Note : We saw earlier that the question mark "?" wasn't being used in Japanese. It is exact, meaning that it is not useful to form a question. However, we can use it to show the tone of the sentence. In other words, if we see "する" with no more information, we will pronounce it with a regular tone of voice, but if we see "する?", we will pronounce it using a question tone of voice.

Also to note : "あまり" is often replaced with "あんまり" in the informal conversations.

grammaire-japonais

The informal form

In Japanese, there are many levels of politeness. At each level, the form of the verb changes.
In the previous courses, we saw the "-masu" form, which is the polite form (formal). Usually, it is the first one being taught because it can be used at any time.

For instance: 肉を食べます

The informal form doesn't imply any politeness notion. We use it among friends, with our family members and with younger people or people of a lower rank. At the present tense, we also call this form the " dictionary form" because the verbs are written at the informal form in the dictionaries. Sometimes, we also call it the ''infinitive form''. However, this expression is not exact. When it comes to the Japanese language, it is often used to refer to the informal form.

For instance: 肉を食べ

We already saw quickly this form in the course No.3 with the form "-koto". "見ます", for instance, was becoming "見ること", which is the informal form of the verb "見る" + "こと".

In this course text, "する" is the informal form of "します" ; "話せる", the informal form of "話せます"; "いる", the informal form of "います" and "帰る", the informal form of "帰ります".

In the following course, we will learn how to go from one form to the other one.


The simplified sentence

When we speak in Japanese, mostly in a familiar context, we very often won't pronounce on purpose some words or particles. Of course, this way, we speak faster, but we also give a less strict form to the sentence. We lower the politeness level. We sometimes compensate for the omitted parts by increasing our voice tone. For example, we express the surprise or ask questions with more strength, which makes the conversation a whole lot more lively and ''colourful''. We will call that the use of ''simplified sentences''.

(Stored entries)
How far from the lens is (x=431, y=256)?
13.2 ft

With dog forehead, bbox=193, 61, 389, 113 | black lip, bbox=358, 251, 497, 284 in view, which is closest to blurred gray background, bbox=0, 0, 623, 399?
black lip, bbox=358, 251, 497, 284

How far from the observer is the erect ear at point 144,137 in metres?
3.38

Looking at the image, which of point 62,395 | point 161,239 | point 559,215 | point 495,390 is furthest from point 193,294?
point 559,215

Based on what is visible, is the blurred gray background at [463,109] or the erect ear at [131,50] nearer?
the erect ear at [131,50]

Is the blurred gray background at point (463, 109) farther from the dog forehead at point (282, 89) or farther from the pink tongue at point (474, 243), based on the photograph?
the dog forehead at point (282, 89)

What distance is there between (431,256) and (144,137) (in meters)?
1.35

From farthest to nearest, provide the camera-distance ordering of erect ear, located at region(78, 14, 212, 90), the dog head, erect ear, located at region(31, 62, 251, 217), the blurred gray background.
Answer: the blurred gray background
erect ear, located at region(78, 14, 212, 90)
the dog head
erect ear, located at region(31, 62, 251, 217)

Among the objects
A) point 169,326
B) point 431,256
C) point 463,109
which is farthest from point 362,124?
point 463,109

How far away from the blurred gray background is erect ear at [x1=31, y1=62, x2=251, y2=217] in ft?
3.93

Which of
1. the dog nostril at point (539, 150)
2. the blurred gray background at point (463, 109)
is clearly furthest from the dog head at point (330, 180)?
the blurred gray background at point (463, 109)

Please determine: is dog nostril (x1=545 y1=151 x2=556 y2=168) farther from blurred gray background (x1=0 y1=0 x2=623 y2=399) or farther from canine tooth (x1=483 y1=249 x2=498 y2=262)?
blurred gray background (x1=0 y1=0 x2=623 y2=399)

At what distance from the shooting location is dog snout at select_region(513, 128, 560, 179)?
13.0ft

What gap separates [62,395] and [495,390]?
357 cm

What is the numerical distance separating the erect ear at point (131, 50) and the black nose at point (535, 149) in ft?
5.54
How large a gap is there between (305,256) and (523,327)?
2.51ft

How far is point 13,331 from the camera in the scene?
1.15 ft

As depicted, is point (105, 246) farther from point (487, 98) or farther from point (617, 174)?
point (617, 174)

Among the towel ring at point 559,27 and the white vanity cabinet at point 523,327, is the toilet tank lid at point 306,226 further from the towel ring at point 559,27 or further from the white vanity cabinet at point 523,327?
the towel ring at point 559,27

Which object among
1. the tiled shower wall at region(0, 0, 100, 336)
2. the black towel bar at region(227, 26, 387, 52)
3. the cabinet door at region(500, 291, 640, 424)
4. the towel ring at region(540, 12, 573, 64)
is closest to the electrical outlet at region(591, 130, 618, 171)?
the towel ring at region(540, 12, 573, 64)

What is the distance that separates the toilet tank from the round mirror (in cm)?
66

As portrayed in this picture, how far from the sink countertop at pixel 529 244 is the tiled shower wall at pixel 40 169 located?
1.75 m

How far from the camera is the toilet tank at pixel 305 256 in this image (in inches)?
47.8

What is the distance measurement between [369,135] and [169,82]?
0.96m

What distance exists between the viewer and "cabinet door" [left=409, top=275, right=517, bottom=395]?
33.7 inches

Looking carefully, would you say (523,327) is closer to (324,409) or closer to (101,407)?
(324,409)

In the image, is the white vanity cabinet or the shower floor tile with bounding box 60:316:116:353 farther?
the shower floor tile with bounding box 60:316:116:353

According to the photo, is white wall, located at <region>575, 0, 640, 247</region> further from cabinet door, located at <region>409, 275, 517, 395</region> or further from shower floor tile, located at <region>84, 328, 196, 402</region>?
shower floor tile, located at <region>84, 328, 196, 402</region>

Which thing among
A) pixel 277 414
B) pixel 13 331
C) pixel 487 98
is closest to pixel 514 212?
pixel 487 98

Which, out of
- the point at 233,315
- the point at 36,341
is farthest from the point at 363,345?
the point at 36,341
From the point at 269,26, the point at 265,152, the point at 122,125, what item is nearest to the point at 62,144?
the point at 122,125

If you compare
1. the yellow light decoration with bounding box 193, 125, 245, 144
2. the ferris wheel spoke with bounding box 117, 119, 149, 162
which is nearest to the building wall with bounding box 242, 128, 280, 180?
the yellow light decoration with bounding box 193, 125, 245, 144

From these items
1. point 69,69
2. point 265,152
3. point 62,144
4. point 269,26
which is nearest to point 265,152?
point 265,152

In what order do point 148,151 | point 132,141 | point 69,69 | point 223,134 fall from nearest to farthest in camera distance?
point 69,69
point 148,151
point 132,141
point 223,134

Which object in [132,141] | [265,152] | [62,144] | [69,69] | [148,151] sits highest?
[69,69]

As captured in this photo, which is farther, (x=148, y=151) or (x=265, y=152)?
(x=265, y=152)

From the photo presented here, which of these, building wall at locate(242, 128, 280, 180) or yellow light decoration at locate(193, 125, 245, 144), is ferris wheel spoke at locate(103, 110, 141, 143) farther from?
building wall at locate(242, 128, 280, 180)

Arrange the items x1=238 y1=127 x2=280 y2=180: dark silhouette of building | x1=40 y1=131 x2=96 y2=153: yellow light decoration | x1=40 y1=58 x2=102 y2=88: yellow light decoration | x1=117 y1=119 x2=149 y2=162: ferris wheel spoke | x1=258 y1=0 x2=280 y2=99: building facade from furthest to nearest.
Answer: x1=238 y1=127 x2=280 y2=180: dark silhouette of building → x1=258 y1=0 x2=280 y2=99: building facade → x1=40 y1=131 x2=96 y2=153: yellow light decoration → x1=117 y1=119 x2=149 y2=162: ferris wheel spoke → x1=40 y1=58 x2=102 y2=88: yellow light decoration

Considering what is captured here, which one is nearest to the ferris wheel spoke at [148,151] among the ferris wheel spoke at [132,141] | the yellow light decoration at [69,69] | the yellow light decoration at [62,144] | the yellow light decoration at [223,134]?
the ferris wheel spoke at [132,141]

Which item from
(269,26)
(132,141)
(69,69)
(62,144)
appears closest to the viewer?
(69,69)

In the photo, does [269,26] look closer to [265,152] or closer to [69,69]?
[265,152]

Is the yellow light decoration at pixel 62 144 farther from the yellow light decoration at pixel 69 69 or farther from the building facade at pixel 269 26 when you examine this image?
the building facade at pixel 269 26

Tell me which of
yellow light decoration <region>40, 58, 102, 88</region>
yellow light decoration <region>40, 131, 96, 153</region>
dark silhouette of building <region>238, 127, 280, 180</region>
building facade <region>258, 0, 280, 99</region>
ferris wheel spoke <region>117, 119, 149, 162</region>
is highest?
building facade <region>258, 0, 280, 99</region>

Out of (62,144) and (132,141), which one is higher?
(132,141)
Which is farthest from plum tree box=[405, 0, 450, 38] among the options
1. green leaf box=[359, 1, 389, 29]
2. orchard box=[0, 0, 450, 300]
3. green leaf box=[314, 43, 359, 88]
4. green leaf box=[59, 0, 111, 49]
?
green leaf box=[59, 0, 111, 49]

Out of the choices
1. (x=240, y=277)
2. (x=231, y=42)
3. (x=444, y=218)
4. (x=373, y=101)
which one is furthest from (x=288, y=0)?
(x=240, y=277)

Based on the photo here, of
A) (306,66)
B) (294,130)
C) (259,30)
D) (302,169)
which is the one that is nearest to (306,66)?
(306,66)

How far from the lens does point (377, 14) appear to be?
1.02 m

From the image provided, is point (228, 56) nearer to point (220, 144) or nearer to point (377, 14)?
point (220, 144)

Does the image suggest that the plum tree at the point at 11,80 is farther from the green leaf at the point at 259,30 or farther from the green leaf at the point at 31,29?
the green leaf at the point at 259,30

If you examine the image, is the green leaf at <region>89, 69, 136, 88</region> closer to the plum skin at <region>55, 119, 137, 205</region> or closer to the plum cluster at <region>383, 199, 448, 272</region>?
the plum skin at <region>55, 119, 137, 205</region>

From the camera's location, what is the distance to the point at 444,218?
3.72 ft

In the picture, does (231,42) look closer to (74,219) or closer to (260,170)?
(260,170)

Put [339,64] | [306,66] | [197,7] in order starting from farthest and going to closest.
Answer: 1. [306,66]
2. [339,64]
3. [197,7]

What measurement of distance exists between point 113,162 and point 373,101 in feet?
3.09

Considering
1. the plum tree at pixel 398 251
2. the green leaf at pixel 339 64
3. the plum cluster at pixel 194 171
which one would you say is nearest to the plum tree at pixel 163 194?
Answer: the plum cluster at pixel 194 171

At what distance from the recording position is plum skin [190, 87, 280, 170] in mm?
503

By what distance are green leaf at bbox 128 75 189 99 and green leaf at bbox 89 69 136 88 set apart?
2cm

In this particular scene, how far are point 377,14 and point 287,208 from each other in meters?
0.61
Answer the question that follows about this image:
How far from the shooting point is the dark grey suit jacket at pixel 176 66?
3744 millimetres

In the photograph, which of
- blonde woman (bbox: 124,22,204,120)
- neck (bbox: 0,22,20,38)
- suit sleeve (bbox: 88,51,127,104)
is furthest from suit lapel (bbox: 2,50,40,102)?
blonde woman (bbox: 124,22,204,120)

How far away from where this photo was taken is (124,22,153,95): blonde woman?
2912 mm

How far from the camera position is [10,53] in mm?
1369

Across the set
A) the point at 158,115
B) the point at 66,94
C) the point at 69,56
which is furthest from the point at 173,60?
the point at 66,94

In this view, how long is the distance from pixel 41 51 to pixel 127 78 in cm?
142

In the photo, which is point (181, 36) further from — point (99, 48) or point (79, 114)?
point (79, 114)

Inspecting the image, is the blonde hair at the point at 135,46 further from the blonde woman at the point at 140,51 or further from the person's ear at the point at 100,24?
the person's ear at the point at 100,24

Aim 1: In the Japanese grammar text, why is the informal form at the present tense also called the "dictionary form"?
Aim 2: Reproduce the part of the Japanese grammar text from "For instance: 肉を食べます" up to and including "the informal form.".

Written answer 1: Because the verbs are written in the informal form in the dictionaries.

Written answer 2:
For instance: 肉を食べます

The informal form doesn't imply any politeness notion. We use it among friends, with our family members and with younger people or people of a lower rank. At the present tense, we also call this form the " dictionary form" because the verbs are written at the informal form in the dictionaries. Sometimes, we also call it the ''infinitive form''. However, this expression is not exact. When it comes to the Japanese language, it is often used to refer to the informal form.